Michael Batchelor, president of the North Greenville Medical Campus, took it personally when he learned that his facility had the highest rate of central line (CL) infections among the six long term acute care hospitals in the state.
“My jaw just about dropped. With my nursing background, I’m real attentive to these things, and our numbers upset me. We were just starting our lean initiatives, and I was determined that we were going to do something about it,” he recalls.
That “something” became a simple, three-step program that has all but eradicated CL infections at North Greenville, saving as many as nine lives and more than $1 million dollars in unnecessary health care costs during its first 15 months.
The entire program cost the hospital $186 to implement. The only expenses were paper and ink because the work was done by hospital employees and physicians during their regular hours. All training was handled internally, and no additional staff was required.
On April 19, 2012, the National Association of Long Term Hospitals presented North Greenville with the Goldberg Innovation Award in recognition of its outstanding efforts to prevent CL infections. Batchelor accepted the award on behalf of his team.
“It really took a team approach,” he says, acknowledging the physicians and nurses who committed so many hours to make it successful. “It required a huge obligation on their part, but they made it happen.”
Regarding the $186 price tag, Batchelor believes it’s a good reminder that it doesn’t always take a lot of resources to accomplish big results. Improving hand hygiene and putting check lists in place are other ways to make a big difference without spending a lot of money, he adds.
So, what three simple steps allowed North Greenville to make such remarkable improvements in its infection rates? The first was the creation of a patient-centered quality care committee to address problems specific to North Greenville. Although the facility had been participating in the Greenville Hospital System’s efforts to improve quality and patient safety, North Greenville’s results related to CL infections were disappointing. According to North Greenville Infection Preventionist Kyle Puckett, problems at the long term acute care facility are different from problems the other hospitals in the system face.
The 45-bed facility provides adult long-term acute care for patients with medically complex problems, including cardiovascular conditions, respiratory disorders, fractures of the hip or pelvis, stroke, kidney disease, wound care, and ventilator management. Central lines are commonly used, making long-term patients more susceptible to infection.
The new quality care committee includes all perspectives, including the patient. In fact, one of the first patients asked to serve was a man who had contracted MRSA through a central line while being treated at North Greenville.
The second step was assignment of routine CL maintenance to one IV coordinator. In consultation with the physicians and nurses, the coordinator tracks all CLs and looks for opportunities to remove CLs in a timely manner, reducing the risk to the patient.
The final step is direct observation of CL access by a registered nurse to assure that the hub is scrubbed for a minimum of 15 seconds. This third step was the most difficult to implement, yet both Batchelor and Puckett consider it the most effective part of the program.
“The chief nursing executive and clinical team looked at me like I was crazy when I told them I wanted a nurse to witness each access. I knew it was not going to be popular. Once we put it in place, we began to hear comments about how difficult the new requirement was to fulfill,” Batchelor explains.
However, the executive insisted on a 30-day trial before considering any change and met with every member of the clinical team to explain why the rules were necessary to save lives and avoid unnecessary costs of treating hospital acquired infections. “It’s critical that everyone receive and understand the message regarding why we are doing what we are doing,” he says.
Puckett says it was hard for nurses to accept that they don’t always do what is right. “They knew the process, but they were not necessarily following it. It was hard for them to realize that was the cause of probably 75 percent of our central line infections. Otherwise, these steps wouldn’t have been so successful.”
They’ve come a long way, but the staff was reminded recently that CL infections will always be a threat. However, the way they respond to one is very different these days.
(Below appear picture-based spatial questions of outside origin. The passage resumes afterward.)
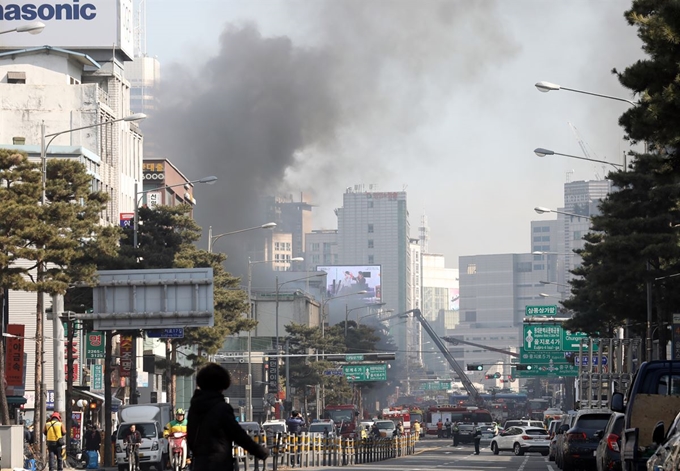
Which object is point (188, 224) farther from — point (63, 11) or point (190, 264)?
point (63, 11)

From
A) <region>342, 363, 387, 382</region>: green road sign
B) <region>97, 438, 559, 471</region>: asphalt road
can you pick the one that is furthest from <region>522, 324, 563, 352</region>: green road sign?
<region>97, 438, 559, 471</region>: asphalt road

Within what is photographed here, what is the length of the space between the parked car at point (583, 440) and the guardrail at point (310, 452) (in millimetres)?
7975

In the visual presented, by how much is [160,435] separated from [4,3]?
58616 mm

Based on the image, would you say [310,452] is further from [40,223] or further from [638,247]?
[638,247]

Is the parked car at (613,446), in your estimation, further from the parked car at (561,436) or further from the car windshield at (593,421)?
the parked car at (561,436)

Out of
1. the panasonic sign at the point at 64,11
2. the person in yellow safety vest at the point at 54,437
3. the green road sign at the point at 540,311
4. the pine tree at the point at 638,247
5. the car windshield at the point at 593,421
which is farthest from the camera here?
the green road sign at the point at 540,311

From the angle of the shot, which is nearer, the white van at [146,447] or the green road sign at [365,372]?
the white van at [146,447]

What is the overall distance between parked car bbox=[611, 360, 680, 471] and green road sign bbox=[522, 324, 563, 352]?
7559cm

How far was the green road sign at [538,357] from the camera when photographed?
328 ft

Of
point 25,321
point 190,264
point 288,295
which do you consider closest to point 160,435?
point 190,264

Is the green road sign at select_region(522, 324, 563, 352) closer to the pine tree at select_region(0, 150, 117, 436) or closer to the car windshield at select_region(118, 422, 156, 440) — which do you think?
the car windshield at select_region(118, 422, 156, 440)

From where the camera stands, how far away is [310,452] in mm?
48438

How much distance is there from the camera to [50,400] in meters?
→ 75.4

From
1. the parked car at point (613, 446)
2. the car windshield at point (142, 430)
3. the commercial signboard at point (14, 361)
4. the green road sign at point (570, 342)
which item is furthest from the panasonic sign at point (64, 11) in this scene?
the parked car at point (613, 446)
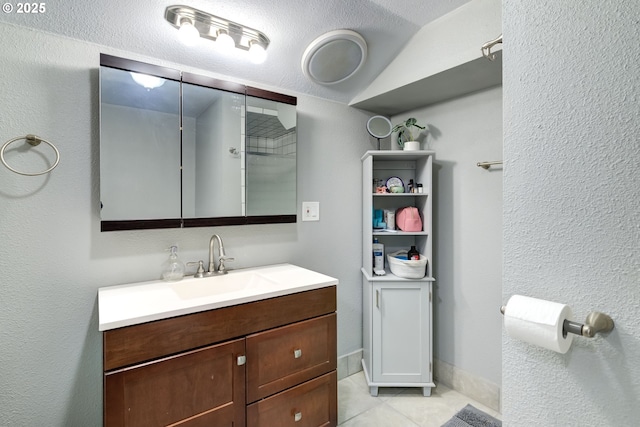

“We had a central line infection back in December, and the nurses were almost devastated. In the past, they would have thought it was business as usual, but now they wanted a root cause analysis,” Batchelor explains. The root cause analysis indicated a weakness in our process after orientation of new nurses. It was a process problem, not a people problem. So they strengthened the process following orientation. “Instead of thinking about punishment, we think about process improvement,” he says.
What started as an initiative to prevent CL infections has spread, and the patient care quality committee now looks at all quality indicators. They’ve found that just beginning to focus on an area at the committee level tends to improve the numbers.
“There was a large group of people that felt we couldn’t do it because once we get our patients they’ve been in the hospital for weeks or months. But we had to do it not just for financial reasons but because it’s the right thing to do,” Puckett says.
“Some people are reluctant to do the witness audit. They say it’s not possible. I want people to put the naysayers to the side and try it. It’s not as daunting an undertaking as they may think, and the results make the challenges rewarding,” she advises.